EXTRACT PROVIDED |
-.-.-
Working capital pressures are further increased as 1-in-4 companies reported that their customers are taking longer to pay, as well. “British businesses generally are looking into this uncertain environment, are building up inventory levels at a time when there is falling financial conditions and a lot of uncertainty in the market – it’s a risk,” said Mullooly.
There was broad agreement on the main working capital tools deployed – open account trade finance instruments and receivables finance or invoice discounting, which even one very large company uses to some extent. Supplier finance such as reverse factoring and dynamic discounting were the most widely discussed tools, however. One participant noted that his company had recently launched a successful supply chain finance programme even though his experience of these had not been positive at his previous company. “We did come up with a solution but it was only after doing so much other work to get people on board. Just bring people along slowly,” he said.
Another said that her company was looking at bank-supplied SCF as well as fintech-supplied options, “as long as it is the most efficient and practical solution for us.”
One participant commented that fintechs seemed to hold the promise of being able to address some of the data issues that they had encountered with their SCF programme. Integration with the ERP and particular problems with credit notes were bugbears that the company was having to deal with. “Technology will perhaps enable integration in a way that will be more seamless and hopefully minimise some of the challenges that we’re experiencing at the moment,” he said.
-.-.-
EXTRACTED INFORMATION |

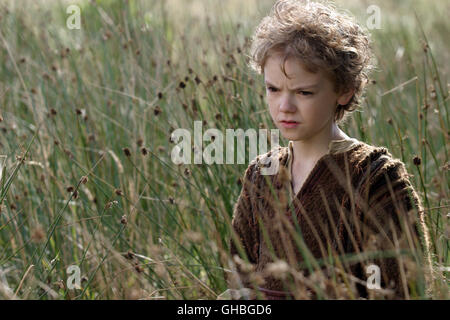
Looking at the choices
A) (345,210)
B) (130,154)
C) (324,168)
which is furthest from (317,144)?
(130,154)

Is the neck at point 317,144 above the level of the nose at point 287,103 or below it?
below

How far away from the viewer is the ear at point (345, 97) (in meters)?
1.61

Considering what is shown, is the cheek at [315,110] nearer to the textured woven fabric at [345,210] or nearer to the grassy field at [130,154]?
the textured woven fabric at [345,210]

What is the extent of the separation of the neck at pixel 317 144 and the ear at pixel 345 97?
51 mm

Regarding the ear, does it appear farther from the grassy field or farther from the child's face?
the grassy field

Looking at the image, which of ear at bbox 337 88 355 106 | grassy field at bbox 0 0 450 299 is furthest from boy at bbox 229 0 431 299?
-.-.-
EXERCISE PROMPT |
Please explain, in one to three sentences, why one participant in the working capital passage saw promise in fintechs for the company's SCF program. The records play no part in the work here.

EXERCISE OUTPUT |
Fintechs seemed able to address data issues the company had met with its SCF program, such as integration with the ERP and problems with credit notes. The participant hoped technology could make integration more seamless and minimize those current challenges.